2. His work on the boat made it possible for him to meet a large variety of people. It is a world of all types of characters.
3. All would reappear in his books, written in the colorful language that he seemed to be able to remember and record as accurately as a phonograph.
4. Steamboat decks were filled with people of pioneering spirit and also lawless people or social outcasts such as hustlers, gamblers and thugs.
5. He went west to Nevada by a horse-pulled public vehicle, following the flow of people in the gold and silver rush.
6. Mark Twain began to work hard as a newspaper reporter and humorist to become
well-known locally.
7. Those who came pioneering out west were energetic, courageous and reckless people, because those who stayed at home were the slow, dull and lazy people.
8. That’s typical of California.
9. If we relaxed, rested or stayed away from all this crazy struggle for success occasionally and kept the daring and enterprising spirit, we would be able to remain strong and healthy and continue to produce great thinkers.
10. At the end of his life, he lost the last bit of his positive view of man and the world.
Unit 9 “A More Perfect Union”
The document they produced was eventually signed but ultimately unfinished.
P1: After heated debate and compromises, the Constitution was finally adopted by the Constitutional Convention and 39 out of 55 delegates signed the document. But the “three-fifths” clause and the twenty years allowed for the slave trade showed the slave issue was not solved, so the process of forming a more perfect union did not end with the enforcement of the Constitution.
But it also comes from my own story.
P2: My personal background and my success story, rising from rags to riches, also teaches me the importance of unity.
But it is a story that has seared into my genetic makeup the idea that this nation is more than the sum of its part-that out of many, we are truly one.
P3: I am deeply ingrained, through my experience in the United States, with the idea that America is not a total of adding everything together but is the product of fusion, of sharing the same creed.
Throughout the first year of this campaign, against all predictions to the contrary, we saw how hungry the American people were for this message of unity.
P4: In spite of all announcements that America was not ready for a black president, that I would fail in the campaign, we gained momentum in the first year of the campaign, which showed that the American people demanded unity and change.
Despite the temptation to view my candidacy through a purely racial lens, we won commanding victories in states with some of the whitest populations in the country.

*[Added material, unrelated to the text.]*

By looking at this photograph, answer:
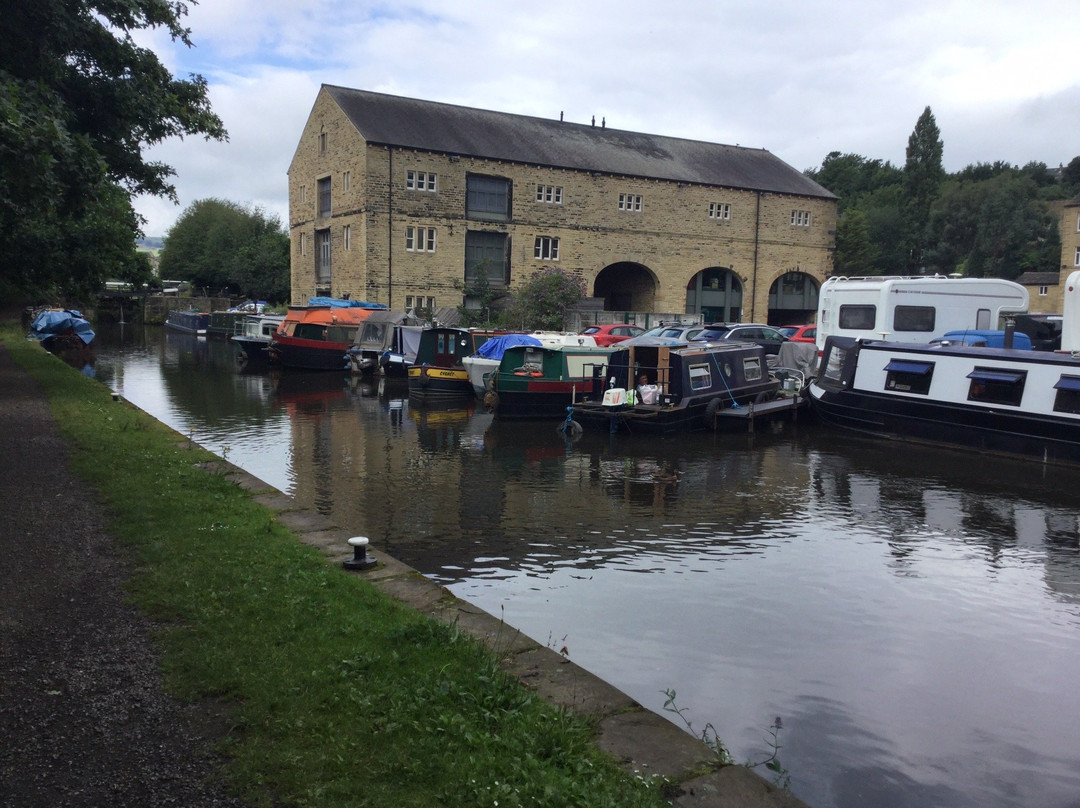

P5: People were encouraged to judge me from the perspective of a black candidate, raising the question of whether the United State would fare better with a black president. However, we won great victories even in some of the more conservative states, with stronger racial bias.
We saw racial tensions bubble to the surface during the week before the South Carolina primary.
P6: The week before the Democrats were to select their delegates to the national convention in South Carolina, attacks on me, on blacks became more frequent, more intense.
On one end of the spectrum, we’ve heard the implication that my candidacy is somehow an exercise in affirmative action; that it’s based solely on desire of wide-eyed liberals to purchase racial reconciliation on the cheap.
P7: At one end of the entire range of opinion, there are people who say that I decided to run because I wanted to show black and white should have equal opportunity and I wanted to play on the desires of naïve liberals to achieve racial harmony without making great effort.
I can no more disown him than I can disown the black community.